> **Problem to work on**: Copy exactly. Include the line containing "POSITIF COVID DI", every line after it, and the last line below, but no pictures.
(Beginning of Records supplied)
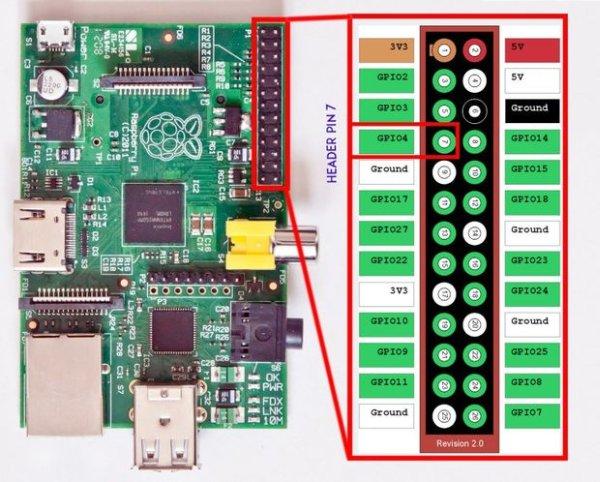 Raspberry Pi Based Wireless FM Microphone schematich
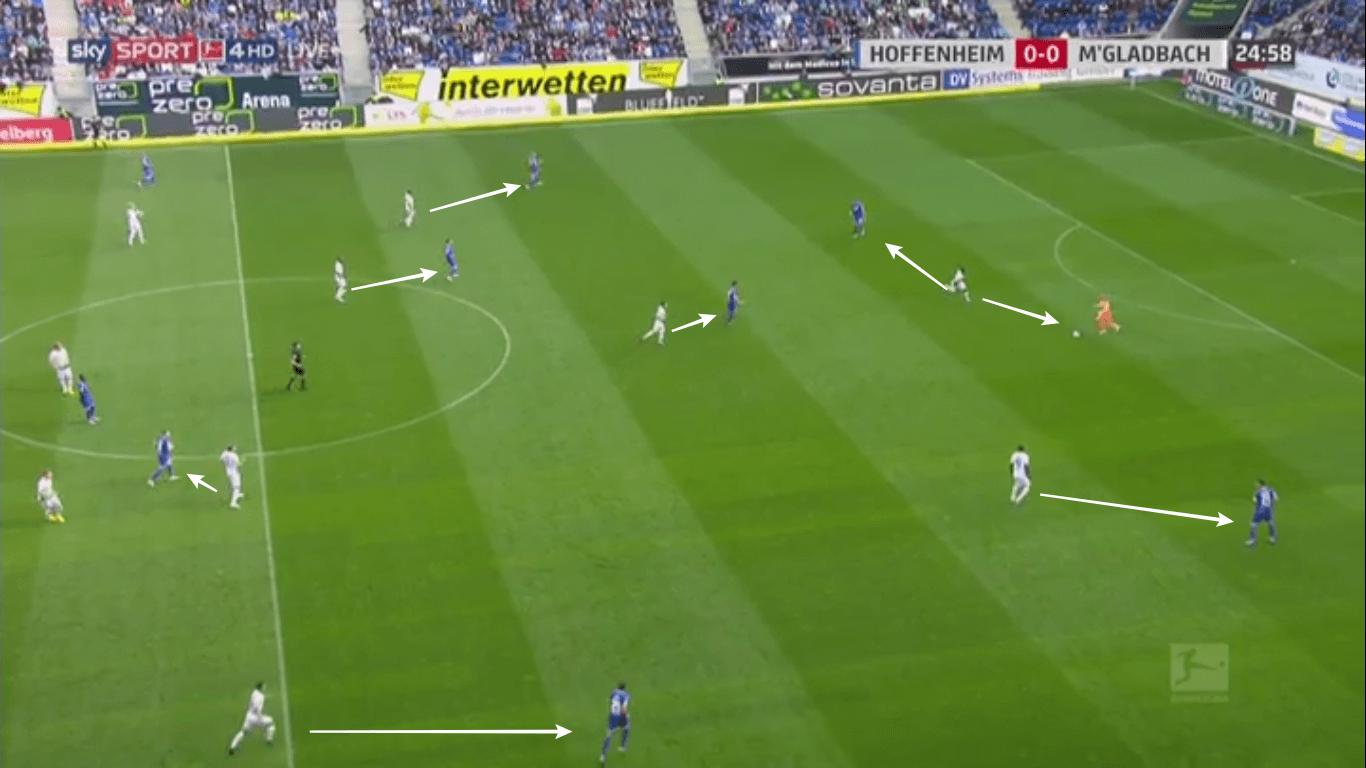 Bundesliga 2019/20: Borussia Dortmund vs Borussia Monchengladbach - tactical analysis tactics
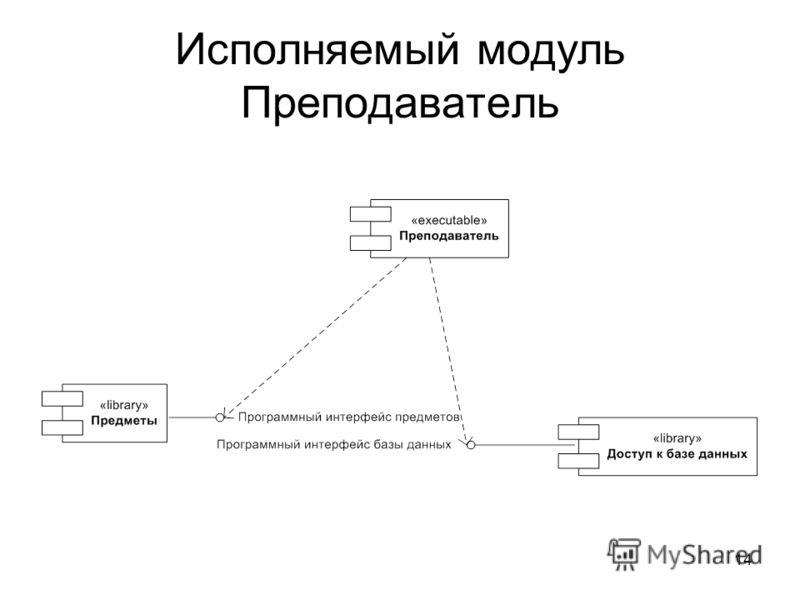 14 Исполняемый модуль Преподаватель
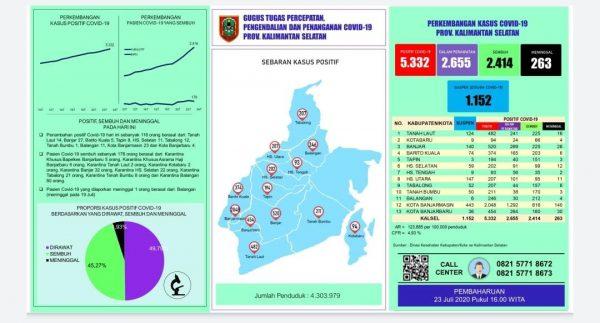 POSITIF COVID DI KALSEL Belum Ada Tanda Penurunan, Update Berjumlah 5.332 Kasus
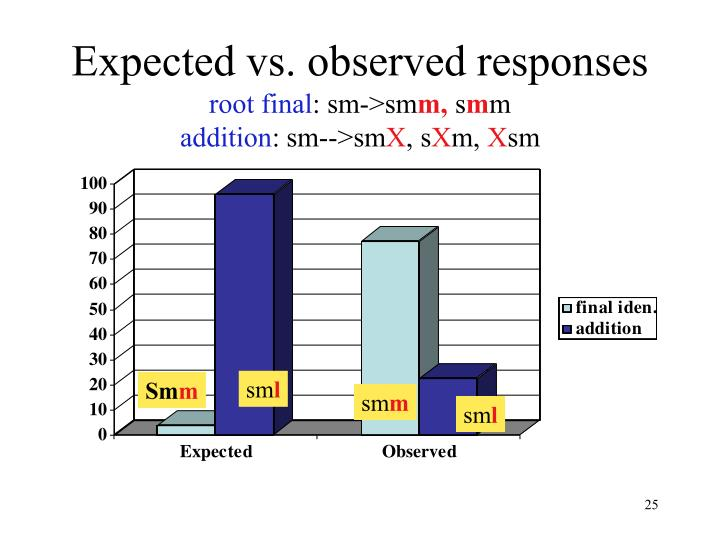 Expected vs. observed responses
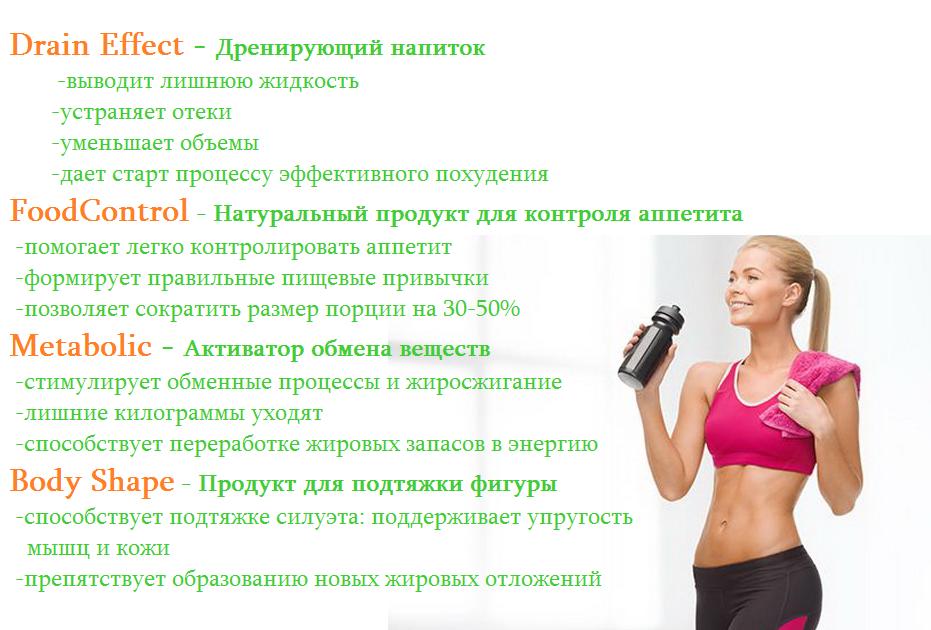 Самые эффективные направления фитнеса от 2,60 руб.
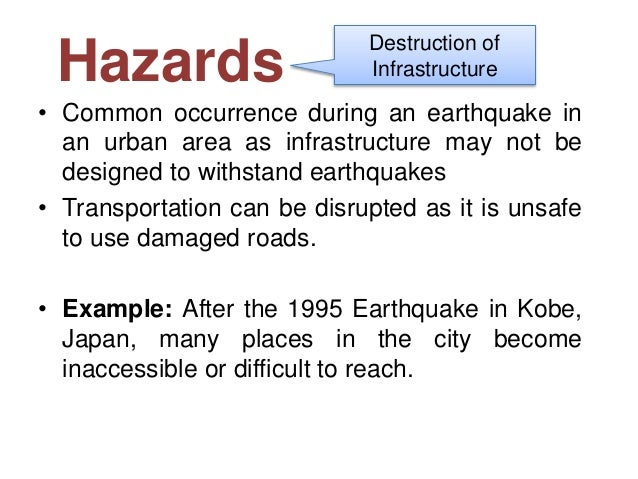 Earthquake and Its Effect Essay Sample
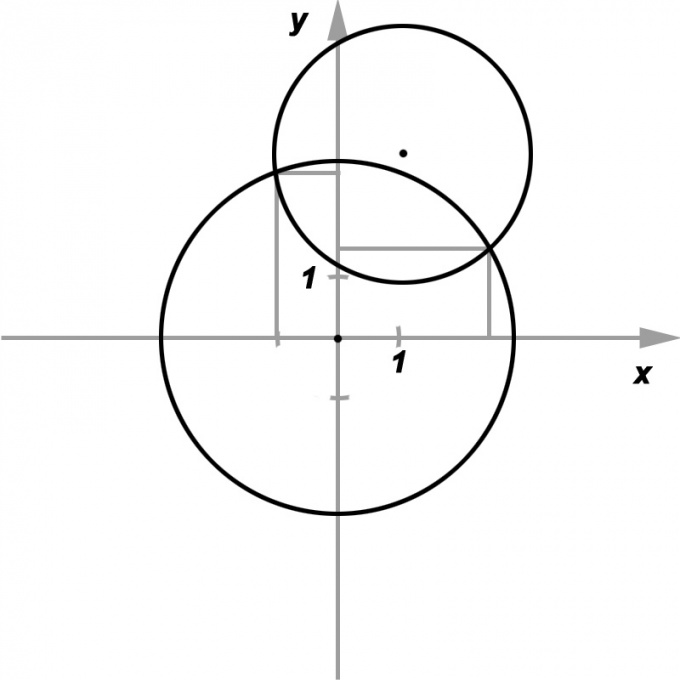 How to find the point of intersection of the circles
(End of Records supplied)
> **Task response**:
 POSITIF COVID DI KALSEL Belum Ada Tanda Penurunan, Update Berjumlah 5.332 Kasus
 Expected vs. observed responses
 Самые эффективные направления фитнеса от 2,60 руб.
 Earthquake and Its Effect Essay Sample
 How to find the point of intersection of the circles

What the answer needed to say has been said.